* **Esplora il materiale**
**a)** Rispondi a queste domande sul brano sulla Colombia:
(i) Quale sarà l'ultima tappa del viaggio?
(ii) Da quanti anni la guerra civile fa parte della realtà del paese?
(iii) In quale località si trova la casa della coppia di pittori?
**b)** Prosegui il brano sulla Colombia a partire dalla sua ultima frase.

* **Brano di partenza**
========

È notte, siamo a Cartagena e domani mattina lasceremo la Colombia per l’ultima tappa, Cancun, Messico.
Dopo questi tre mesi, a dir poco intensi, ce ne andiamo con profonda gratitudine e un pizzico di malinconia. Non c’è dubbio che ci mancherà questa Colombia, che ci ha accolti come nessun altro luogo e che è stata scenario di un momento importantissimo di apprendimento, crescita, in cui abbiamo messo delle solide basi per quello che succederà al ritorno.
Siamo stati conquistati dai suoi abitanti che hanno smentito l’immagine riduttiva e distorta che ne danno i media, di un paese insicuro caratterizzato da guerriglia, rapimenti e traffico di droga. Ebbene, è un fatto che la guerra civile sia parte della realtà di questo paese da cinquant’anni, come è un fatto che quello colombiano, nonostante questo, sia uno dei popoli più genuini, aperti e gentili che abbiamo incontrato.
La Colombia è la casa che tutti vorrebbero avere, dove quando chiedi un’indicazione, due volte su tre le persone non si limitano a darti una spiegazione, ma ti accompagnano direttamente, e magari, come è successo a Marco a Bogotà, alla fine ti offrono pure una birra. È un posto in cui mentre cammini di notte alla ricerca di un ostello puoi essere chiamato da due ragazzi in un bar per offrirti l’ultima salchipapa invenduta prima della chiusura e mentre mangi chiacchierando ti ritrovi con un invito a dormire a casa loro. È un posto dove affitti una stanza per cinque giorni e ti ritrovi accolta da una splendida coppia di pittori, che poi t’invita nella sua casa in un paradiso naturale a San Rafael.

========

* **Dati**
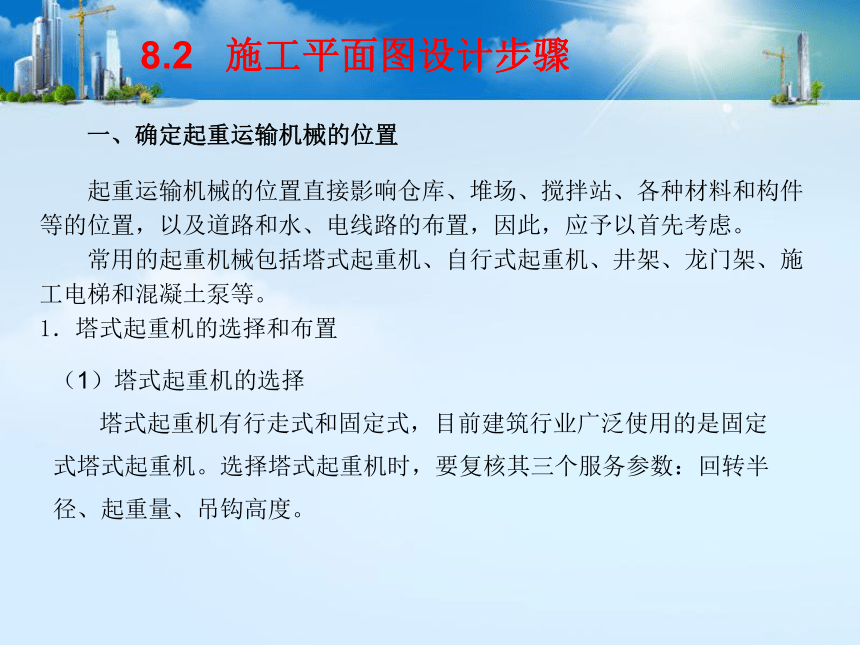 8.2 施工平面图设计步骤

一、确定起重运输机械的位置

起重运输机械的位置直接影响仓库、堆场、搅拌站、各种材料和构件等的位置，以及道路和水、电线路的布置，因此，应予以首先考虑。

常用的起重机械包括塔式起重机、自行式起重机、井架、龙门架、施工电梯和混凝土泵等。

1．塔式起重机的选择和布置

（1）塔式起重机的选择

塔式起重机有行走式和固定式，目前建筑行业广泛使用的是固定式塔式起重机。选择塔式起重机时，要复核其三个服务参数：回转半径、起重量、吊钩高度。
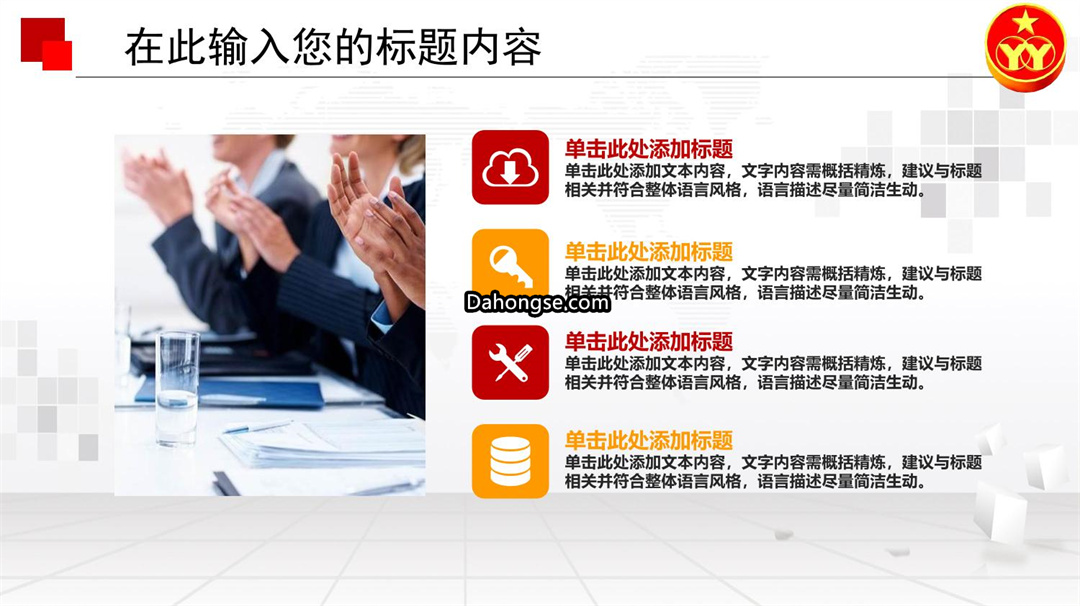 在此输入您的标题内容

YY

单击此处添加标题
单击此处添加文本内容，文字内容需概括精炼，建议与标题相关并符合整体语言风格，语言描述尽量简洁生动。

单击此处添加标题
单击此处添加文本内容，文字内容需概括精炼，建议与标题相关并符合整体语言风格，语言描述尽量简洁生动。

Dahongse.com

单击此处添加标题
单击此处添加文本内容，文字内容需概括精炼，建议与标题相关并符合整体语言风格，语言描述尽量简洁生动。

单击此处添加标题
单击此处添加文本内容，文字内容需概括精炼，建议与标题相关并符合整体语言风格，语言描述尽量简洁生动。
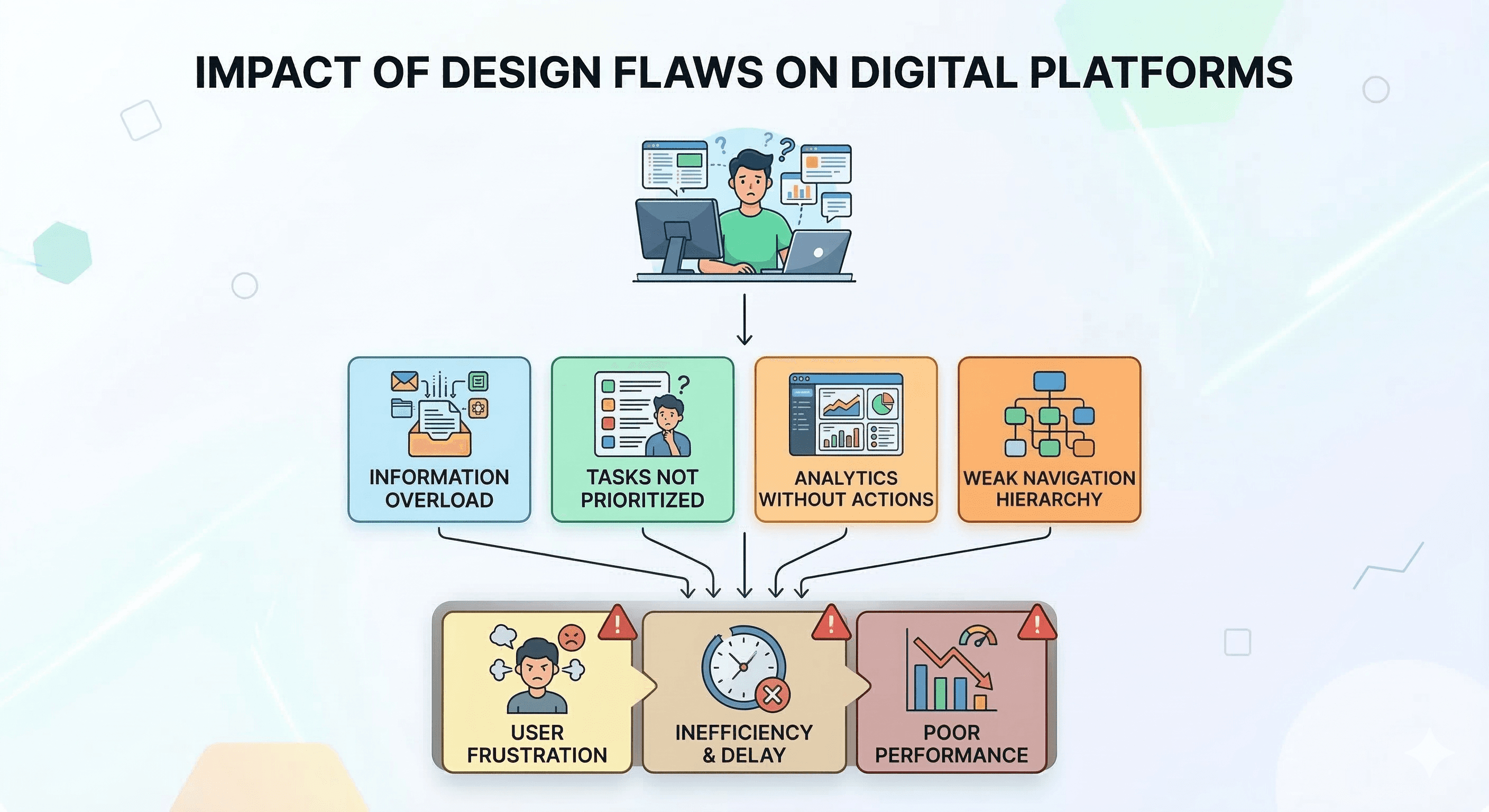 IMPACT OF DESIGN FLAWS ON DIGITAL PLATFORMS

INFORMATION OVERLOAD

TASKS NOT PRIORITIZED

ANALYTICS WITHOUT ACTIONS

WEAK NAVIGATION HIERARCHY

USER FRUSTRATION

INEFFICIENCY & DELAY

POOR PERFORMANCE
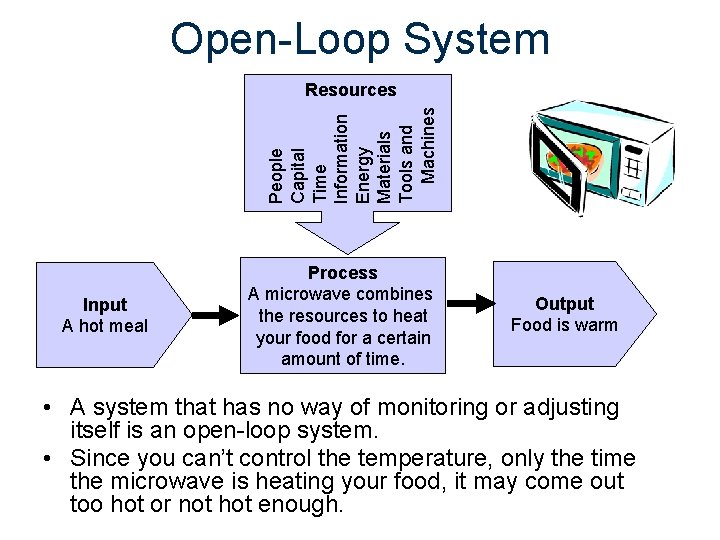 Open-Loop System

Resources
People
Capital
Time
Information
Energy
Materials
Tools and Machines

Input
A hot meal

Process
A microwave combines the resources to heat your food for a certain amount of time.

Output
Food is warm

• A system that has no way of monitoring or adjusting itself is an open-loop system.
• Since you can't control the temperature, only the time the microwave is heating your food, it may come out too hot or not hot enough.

========

* **Risposte per compito**
**a)**
(i) Cancun, in Messico.
(ii) Da cinquant'anni.
(iii) A San Rafael.

**b)**
Credo che ciò che più mi ha colpito del popolo colombiano siano il calore e la gratuità. Non ci si sente estranei con un colombiano, quasi mai, non ci sono formalismi, non c’è differenza, si è subito famiglia. Sono cose rare queste, soprattutto per un paese in guerra, che ha sofferto e che soffre, ma che guarda avanti con un sorriso e che incanala le proprie energie in uno dei balli più belli e sensuali del mondo. Il colombiano accoglie lo straniero come un fratello, un po’ per dimostrargli che il suo paese non è quello che si racconta, ma soprattutto perché culturalmente è abituato ad avvicinarsi, guardare negli occhi, sorridere ed aiutare lo sconosciuto. E questo, la guerra non è riuscita a scalfirlo. La violenza, anzi, ha generato un grande fermento, sono presenti e stanno nascendo moltissime esperienze di comunità, ecovillaggi e diversi stili di vita.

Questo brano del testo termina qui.